The film’s biggest strength — and the thing that separates it from the found footage pack — is patience. Nothing is too rushed, and all the tension grows in small steps, which helps build an unsettling feeling of dread. The film gives you clues and enough information to make you think, but not so much that the story becomes easily predictable.

As Emily delves deeper into her mother’s community, she and Danny begin to uncover bizarre notions ranging from decapitated pig heads left in bathrooms, local gangs, and the underground distribution of blood bags. Yes — In Our Blood gets wild. But it earns every escalation.

Kos has crafted a narrative that does not rely heavily on overt gore or jump scares to establish a genuinely unsettling atmosphere. It is often more alarming to examine the transformations individuals undergo due to profoundly human experiences, particularly when the boundaries of morality and ethics become obscured.

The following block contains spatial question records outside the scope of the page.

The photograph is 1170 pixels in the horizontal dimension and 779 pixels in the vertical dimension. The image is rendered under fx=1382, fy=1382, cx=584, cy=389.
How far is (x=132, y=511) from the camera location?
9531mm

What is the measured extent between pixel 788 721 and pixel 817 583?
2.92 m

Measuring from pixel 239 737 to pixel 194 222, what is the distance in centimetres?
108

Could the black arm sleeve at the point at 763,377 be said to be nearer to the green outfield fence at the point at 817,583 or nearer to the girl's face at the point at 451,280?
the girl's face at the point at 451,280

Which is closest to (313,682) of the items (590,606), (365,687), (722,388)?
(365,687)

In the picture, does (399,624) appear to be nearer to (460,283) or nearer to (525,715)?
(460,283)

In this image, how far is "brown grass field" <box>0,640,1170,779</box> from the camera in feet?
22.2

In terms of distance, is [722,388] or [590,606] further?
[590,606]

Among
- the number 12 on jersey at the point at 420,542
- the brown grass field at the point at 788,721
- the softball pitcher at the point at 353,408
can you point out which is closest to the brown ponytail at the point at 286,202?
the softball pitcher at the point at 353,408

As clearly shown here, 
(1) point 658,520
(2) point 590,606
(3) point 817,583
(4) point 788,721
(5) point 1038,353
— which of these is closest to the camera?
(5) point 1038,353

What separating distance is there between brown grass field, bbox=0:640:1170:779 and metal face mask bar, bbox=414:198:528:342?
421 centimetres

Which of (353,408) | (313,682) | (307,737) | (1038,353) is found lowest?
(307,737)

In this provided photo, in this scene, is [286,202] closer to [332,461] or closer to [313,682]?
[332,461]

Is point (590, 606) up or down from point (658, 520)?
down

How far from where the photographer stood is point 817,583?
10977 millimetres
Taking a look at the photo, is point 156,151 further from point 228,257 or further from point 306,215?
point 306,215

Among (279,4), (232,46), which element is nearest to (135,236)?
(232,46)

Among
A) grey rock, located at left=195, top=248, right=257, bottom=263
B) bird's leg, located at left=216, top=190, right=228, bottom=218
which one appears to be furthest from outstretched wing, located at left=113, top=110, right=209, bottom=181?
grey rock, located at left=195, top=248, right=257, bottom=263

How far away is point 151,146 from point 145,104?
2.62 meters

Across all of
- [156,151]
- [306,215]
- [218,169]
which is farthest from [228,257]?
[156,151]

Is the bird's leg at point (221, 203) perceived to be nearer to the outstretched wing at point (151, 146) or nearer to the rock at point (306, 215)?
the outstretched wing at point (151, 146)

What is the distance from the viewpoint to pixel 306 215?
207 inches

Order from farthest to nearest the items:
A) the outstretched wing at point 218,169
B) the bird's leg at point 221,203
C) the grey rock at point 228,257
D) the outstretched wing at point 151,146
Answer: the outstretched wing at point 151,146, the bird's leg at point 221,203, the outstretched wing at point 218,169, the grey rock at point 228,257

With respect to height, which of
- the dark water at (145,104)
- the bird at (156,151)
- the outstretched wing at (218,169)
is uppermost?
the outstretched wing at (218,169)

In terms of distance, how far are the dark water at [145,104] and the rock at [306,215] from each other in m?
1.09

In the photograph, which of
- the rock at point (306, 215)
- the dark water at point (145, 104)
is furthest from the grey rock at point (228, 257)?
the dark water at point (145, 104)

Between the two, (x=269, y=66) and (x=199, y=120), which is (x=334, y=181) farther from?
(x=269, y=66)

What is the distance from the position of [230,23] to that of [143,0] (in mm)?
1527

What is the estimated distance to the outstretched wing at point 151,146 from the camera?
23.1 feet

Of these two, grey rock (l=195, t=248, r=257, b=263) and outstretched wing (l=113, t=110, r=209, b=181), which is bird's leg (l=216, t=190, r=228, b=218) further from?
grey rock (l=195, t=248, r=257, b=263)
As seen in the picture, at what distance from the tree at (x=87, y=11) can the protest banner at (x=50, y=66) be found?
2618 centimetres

Brittany O’Grady Is a Star

Brittany O’Grady, as Emily, delivers a deeply grounded portrayal of fear and resilience. She captures the emotional unraveling of her character with precision, making every moment of terror feel authentic rather than performative. There are so many unspoken moments from her throughout In Our Blood. Her performance commands your attention.

E.J. Bonilla brings a lot of heart to Danny, and some comic relief — making him a lovable friend who provides the support Emily needs. Because of this, there’s an added sadness to the twist when it comes.

More Than Just Scares

What really sets In Our Blood apart is what it’s actually about. It’s a horror movie, yes, but also a story about addiction, generational wounds, and the kind of ghosts we inherit. In a genre crowded with hollow imitations, In Our Blood feels startlingly alive.

The film is a tragic look at the depths of addiction and vulnerable people who slip through the cracks when they need society’s help the most, culminating in a shocking end that elevates the eerie mockumentary to terrifying heights.

A Few Rough Edges

It’s not flawless. The film’s final act tonal shift feels a bit jarring at times, and there are a few scenes where the investigation circles the same points without adding much. There are also moments when you question why the camera is still recording — a familiar found footage problem.

But these are minor grievances against an otherwise confident debut.

The Verdict

In Our Blood wraps itself in the visual language of documentary filmmaking that it then proceeds to cannibalize in intriguing and incisive ways — a story with a mystery at its center that, by the time it reveals itself, will have you levitating out of your chair.

Currently boasting a rare 100% on Rotten Tomatoes, In Our Blood is a gripping mix of horror and thriller. True crime fans will eat this up for dinner.

Pedro Kos arrived in narrative horror with something to say — and the craft to say it. See it before someone spoils the ending.